This offering will provide a seminar-style, primary and secondarysource-based course on a specific Social Studies topic. The format will also blend the discussion of selected secondary texts with individual research projects. The topic in 2018-2019 will be Readings in Race and Ethnicity. The teacher will be determined based on enrollment and scheduling needs.
SLU Course: POLS1100 American Politics (3 credits) This honors course studies the organization, structure, and operation of the American system of government. Course work includes written analysis, discussion, debate, and current events presentations. This course is approved by the 1818 program at Saint Louis University. Three college credits in Political Science are offered. Students enrolled in an AP course have the option to take the AP exam in May. The course will be offered both first and second semester; first semester students will receive help throughout the second semester to prepare for the exam.
SLU Course: POLS1500: Introduction to Comparative Government and Politics (2nd sem. - 3 credits) This Comparative Government and Politics honors course is a traditional college-level introduction to the comparative study of state systems and their political components. This effective, one-semester course gives students a critical perspective on the working of these government systems. The work involves the study of political science theory and methodology as well as the analysis of specific countries. The models are The People’s Republic of China, Great Britain, Mexico, Nigeria, Russia/Soviet Union, and Iran. Throughout the course, students become aware of interconnections between the citizenry and state policies. Students enrolled in an AP/ACC course as seniors have the option to take the AP exam in May.

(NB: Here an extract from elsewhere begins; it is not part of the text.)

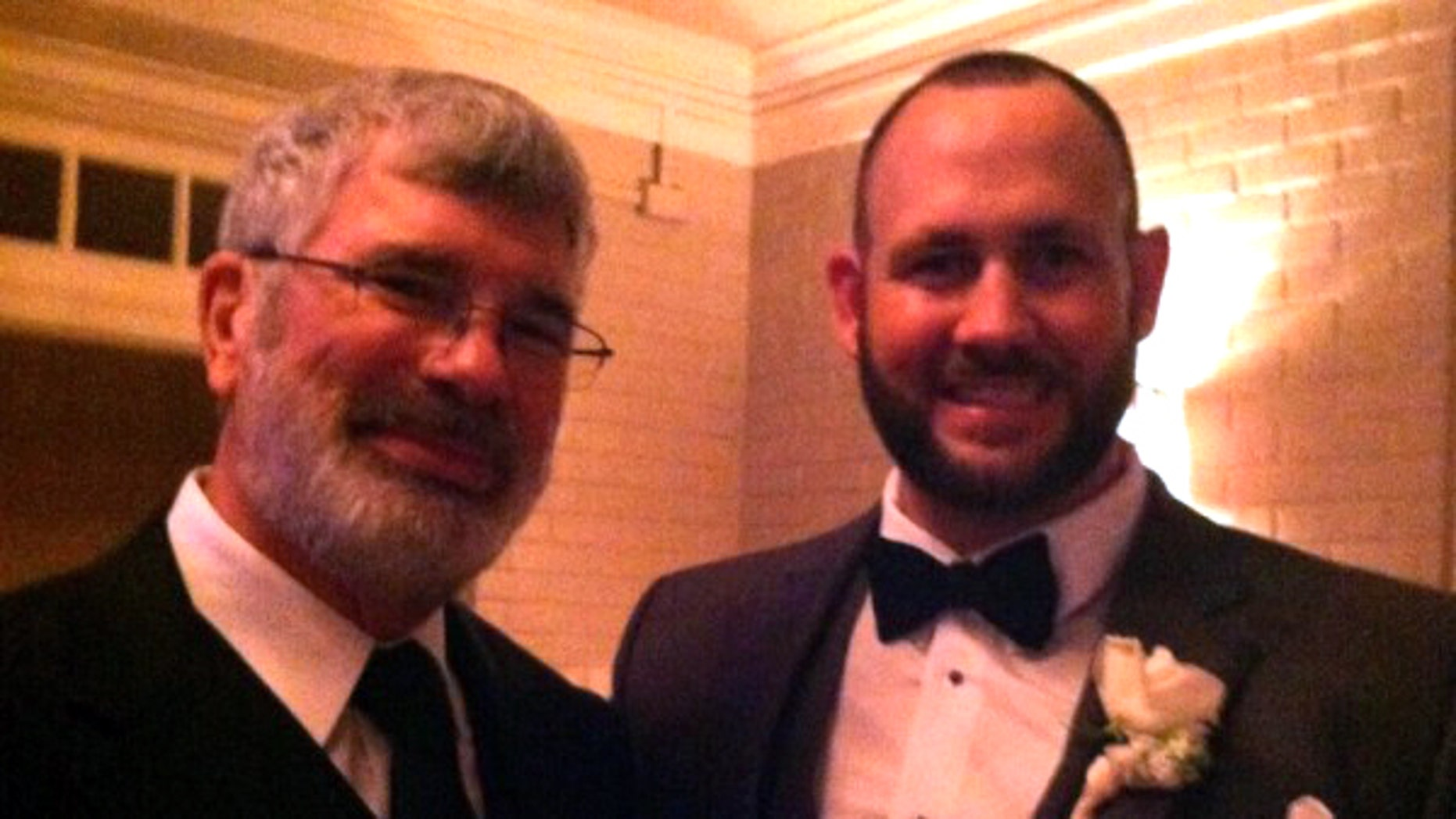 Coach McWilliams, left, pictured with Coach Beeler at his wedding.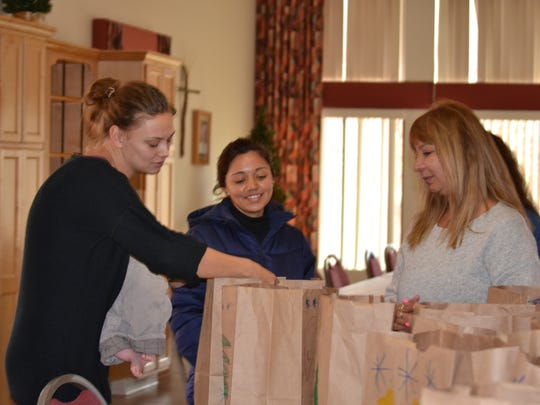 German Helping Hands volunteers prepare personal Christmas gift bags for orphans at Casa Hogar de Bethel Orphanage in Juarez in their church. The group has been preparing gifts for the past seven years.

The purpose of the AP course in Psychology is to introduce the systematic and scientific study of the behavior and mental processes of human beings and other animals. Included is a consideration of the psychological facts, principles, and phenomena associated with each of the major subfields within psychology. Students also learn about the ethics and methods psychologists use in their science and practice. This study is intended for highly motivated students, and covers all topics included in the curricular guidelines for an AP course. Students enrolled in an AP course have the option to take the AP Psychology exam in May.